**Prompt**. Can you give the lines of the records below as one numbered list, leaving out blank lines and the pictures?

++++++

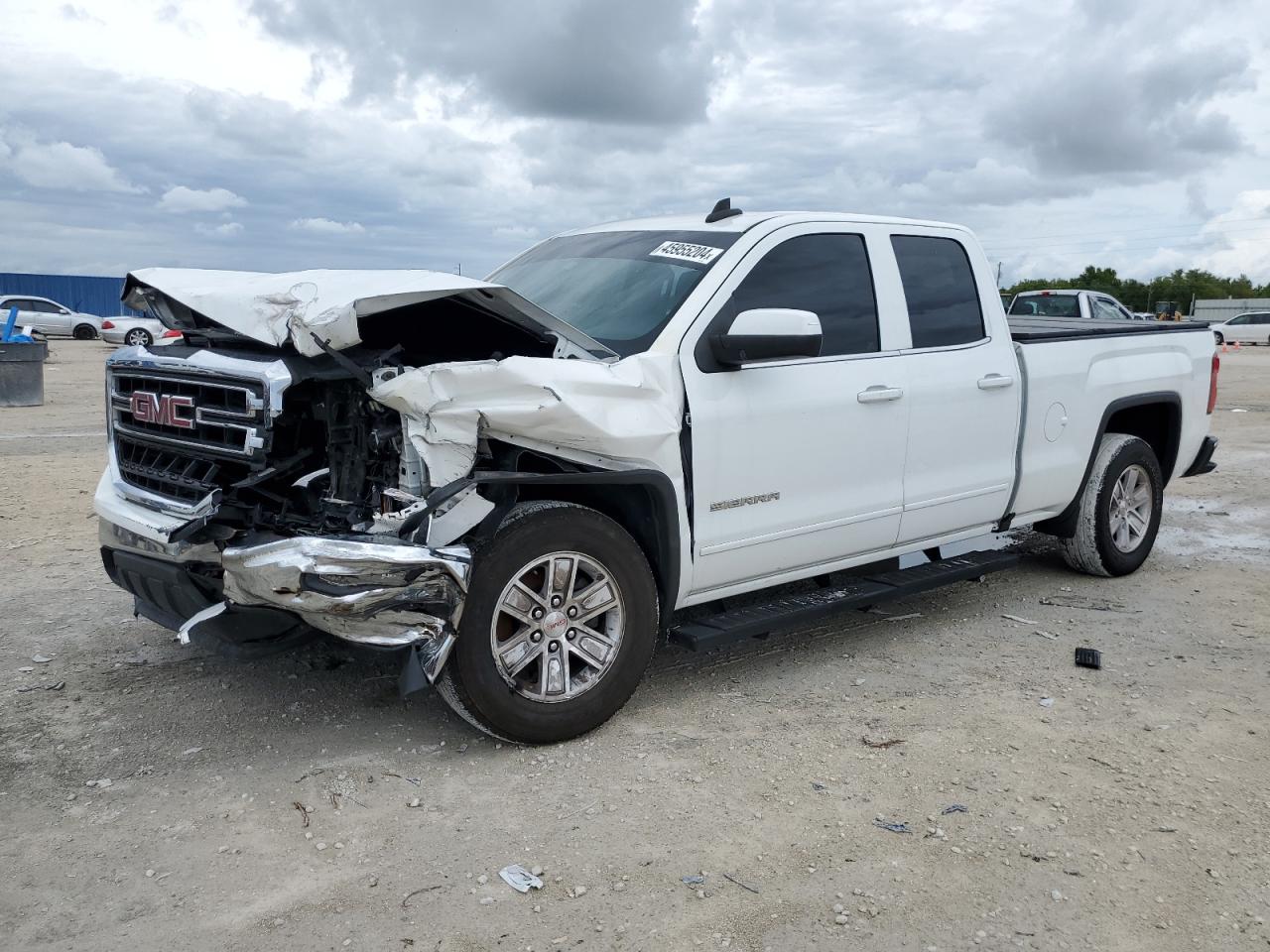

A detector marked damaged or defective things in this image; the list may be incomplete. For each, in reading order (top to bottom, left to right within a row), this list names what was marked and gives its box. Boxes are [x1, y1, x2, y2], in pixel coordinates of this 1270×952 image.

crumpled hood [123, 269, 614, 360]
damaged front end [96, 265, 686, 690]
crumpled metal panel [223, 537, 472, 650]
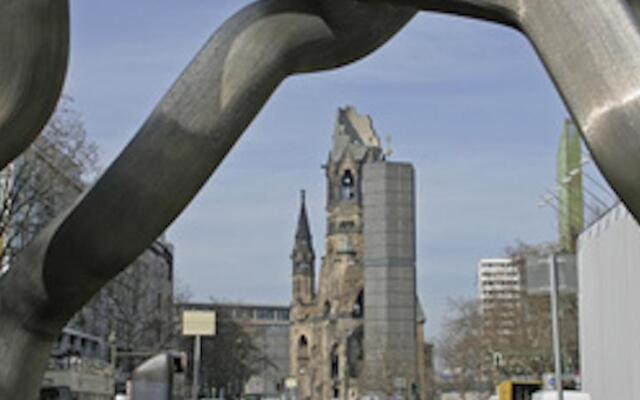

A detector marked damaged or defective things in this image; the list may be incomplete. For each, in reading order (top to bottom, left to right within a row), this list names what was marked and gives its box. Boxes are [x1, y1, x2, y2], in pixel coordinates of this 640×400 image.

jagged broken roof [332, 106, 382, 164]
damaged church tower [290, 107, 424, 400]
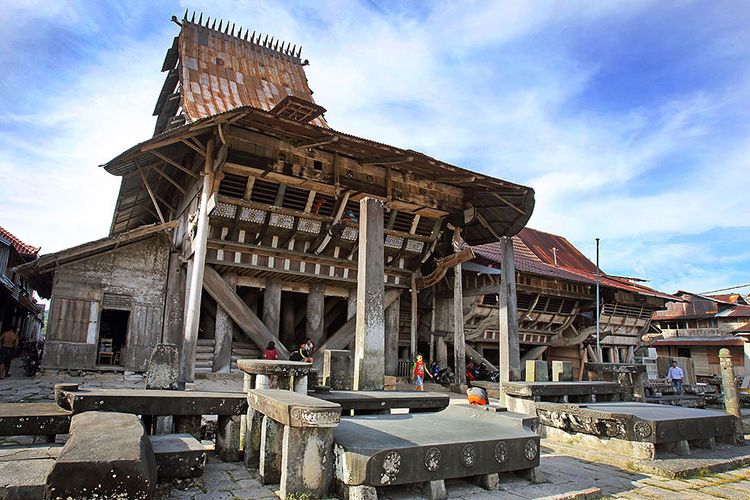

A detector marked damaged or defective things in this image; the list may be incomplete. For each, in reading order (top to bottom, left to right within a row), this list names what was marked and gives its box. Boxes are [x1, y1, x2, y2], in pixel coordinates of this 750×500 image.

rusted metal roof [156, 14, 328, 134]
rusted metal roof [0, 227, 40, 258]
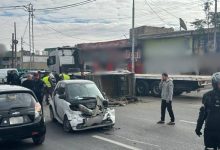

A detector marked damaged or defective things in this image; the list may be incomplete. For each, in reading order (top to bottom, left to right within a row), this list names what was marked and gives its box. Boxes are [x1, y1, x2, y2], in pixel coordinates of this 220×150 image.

damaged white car [49, 80, 115, 132]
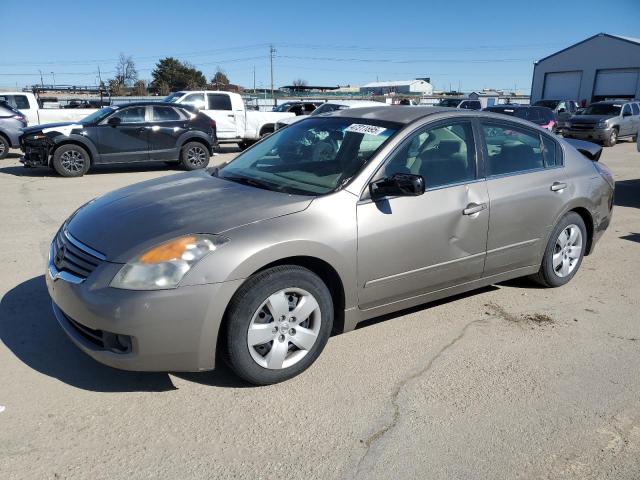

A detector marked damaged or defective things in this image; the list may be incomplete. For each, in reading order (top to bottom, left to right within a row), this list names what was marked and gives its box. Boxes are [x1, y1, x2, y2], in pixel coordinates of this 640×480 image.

damaged vehicle [20, 102, 216, 177]
damaged vehicle [46, 107, 616, 384]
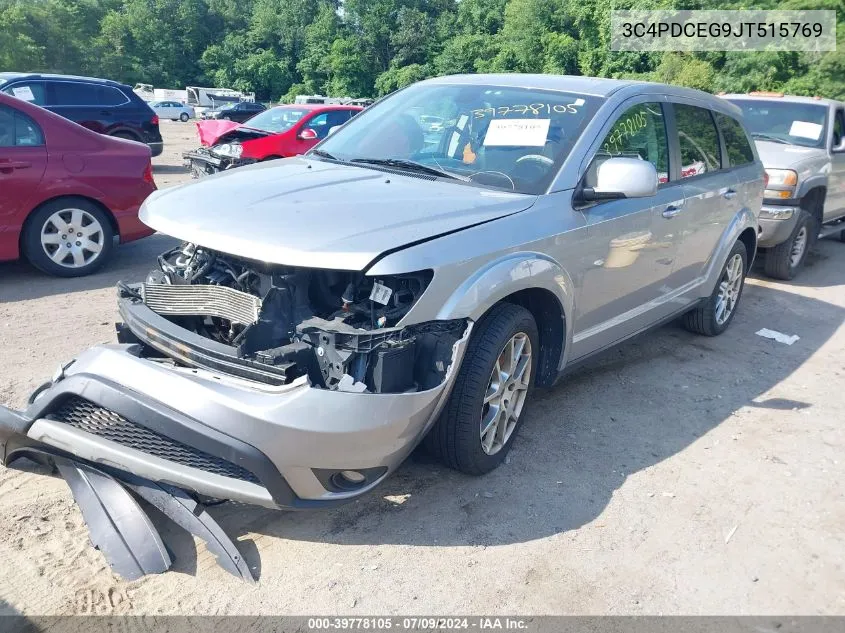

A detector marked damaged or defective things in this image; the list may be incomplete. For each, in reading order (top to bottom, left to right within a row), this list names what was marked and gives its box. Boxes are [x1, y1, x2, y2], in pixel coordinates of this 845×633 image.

crumpled hood [199, 119, 246, 145]
crumpled hood [752, 140, 824, 172]
crumpled hood [140, 157, 536, 270]
damaged front end [0, 242, 472, 584]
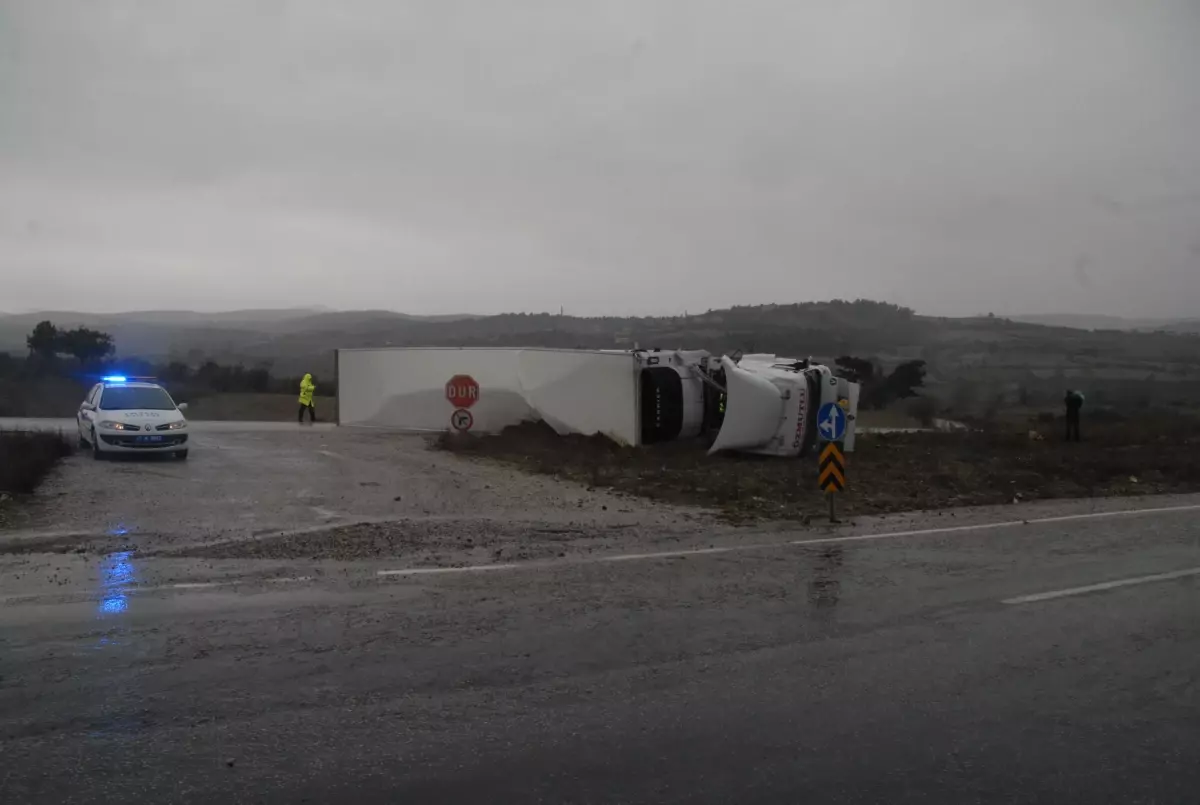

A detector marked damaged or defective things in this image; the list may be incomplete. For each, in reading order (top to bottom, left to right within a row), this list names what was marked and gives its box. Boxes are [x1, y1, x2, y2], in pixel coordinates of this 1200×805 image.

overturned truck [338, 345, 859, 455]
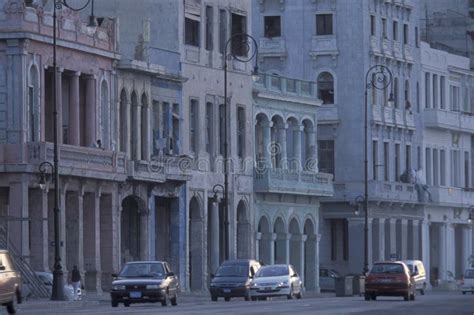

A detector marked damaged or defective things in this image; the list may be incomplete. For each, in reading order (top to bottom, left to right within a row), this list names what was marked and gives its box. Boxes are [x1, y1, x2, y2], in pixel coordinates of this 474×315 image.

broken window [231, 12, 248, 56]
broken window [262, 15, 282, 38]
broken window [314, 13, 334, 35]
broken window [318, 72, 334, 104]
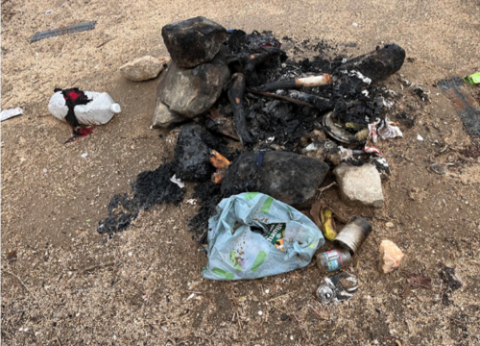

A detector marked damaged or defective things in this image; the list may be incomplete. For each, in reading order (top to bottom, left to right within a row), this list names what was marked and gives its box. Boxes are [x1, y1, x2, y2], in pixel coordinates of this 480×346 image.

charred stick [255, 73, 334, 92]
charred stick [227, 73, 253, 145]
rusty metal can [332, 216, 374, 254]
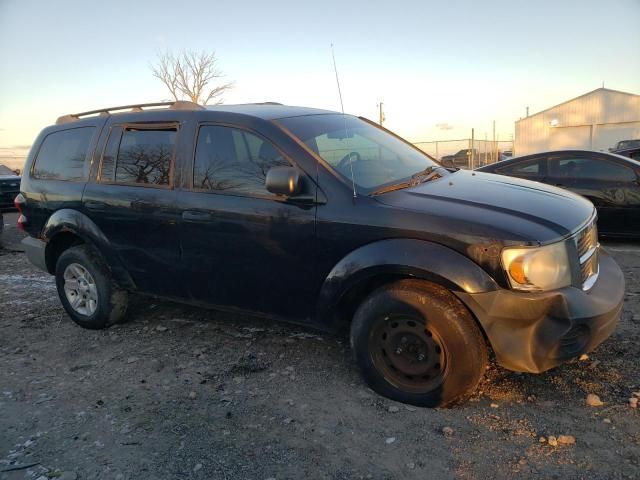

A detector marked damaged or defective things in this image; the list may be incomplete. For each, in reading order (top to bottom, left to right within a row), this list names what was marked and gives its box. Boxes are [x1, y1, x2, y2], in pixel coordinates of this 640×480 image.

damaged front bumper [456, 249, 624, 374]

++++++

**Worked answer**.
1. A detector marked damaged or defective things in this image; the list may be incomplete. For each, in reading order (top to bottom, left to right within a row), this list names what was marked and gives its box. Boxes are [x1, y1, x2, y2], in pixel coordinates of this 1270×952 image.
2. crumpled hood [123, 269, 614, 360]
3. damaged front end [96, 265, 686, 690]
4. crumpled metal panel [223, 537, 472, 650]
5. A detector marked damaged or defective things in this image; the list may be incomplete. For each, in reading order (top to bottom, left to right within a row), this list names what was marked and gives its box. Boxes are [x1, y1, x2, y2], in pixel coordinates of this 640×400 image.
6. jagged broken roof [332, 106, 382, 164]
7. damaged church tower [290, 107, 424, 400]
8. A detector marked damaged or defective things in this image; the list may be incomplete. For each, in reading order (top to bottom, left to right within a row), this list names what was marked and gives its box. Boxes are [x1, y1, x2, y2], in pixel coordinates of this 750×500 image.
9. rusted metal roof [156, 14, 328, 134]
10. rusted metal roof [0, 227, 40, 258]
11. A detector marked damaged or defective things in this image; the list may be incomplete. For each, in reading order (top to bottom, left to right within a row), this list names what was marked and gives its box. Boxes are [x1, y1, x2, y2], in pixel coordinates of this 220×150 image.
12. damaged white car [49, 80, 115, 132]
13. A detector marked damaged or defective things in this image; the list may be incomplete. For each, in reading order (top to bottom, left to right within a row), this list names what was marked and gives its box. Boxes are [x1, y1, x2, y2], in pixel coordinates of this 640×480 image.
14. damaged vehicle [20, 102, 216, 177]
15. damaged vehicle [46, 107, 616, 384]
16. A detector marked damaged or defective things in this image; the list may be incomplete. For each, in reading order (top to bottom, left to right within a row), this list names what was marked and gives its box. Boxes are [x1, y1, x2, y2], in pixel coordinates of this 845×633 image.
17. crumpled hood [199, 119, 246, 145]
18. crumpled hood [752, 140, 824, 172]
19. crumpled hood [140, 157, 536, 270]
20. damaged front end [0, 242, 472, 584]
21. A detector marked damaged or defective things in this image; the list may be incomplete. For each, in reading order (top to bottom, left to right within a row), this list names what was marked and gives its box. Boxes are [x1, y1, x2, y2], in pixel coordinates of this 1200×805 image.
22. overturned truck [338, 345, 859, 455]
23. A detector marked damaged or defective things in this image; the list may be incomplete. For each, in reading order (top to bottom, left to right within a row), this list names what was marked and gives its box. Boxes are [x1, y1, x2, y2], in pixel coordinates of this 474×315 image.
24. broken window [231, 12, 248, 56]
25. broken window [262, 15, 282, 38]
26. broken window [314, 13, 334, 35]
27. broken window [318, 72, 334, 104]
28. A detector marked damaged or defective things in this image; the list may be incomplete. For each, in reading order (top to bottom, left to right within a row), this list names what was marked and gives its box. Boxes are [x1, y1, x2, y2], in pixel coordinates of this 480×346 image.
29. charred stick [255, 73, 334, 92]
30. charred stick [227, 73, 253, 145]
31. rusty metal can [332, 216, 374, 254]
32. A detector marked damaged or defective things in this image; the list may be incomplete. For each, in reading order (top to bottom, left to right within a row), this list names what was marked and gives its box. Boxes are [x1, y1, x2, y2], in pixel coordinates of this 640×480 image.
33. damaged front bumper [456, 249, 624, 374]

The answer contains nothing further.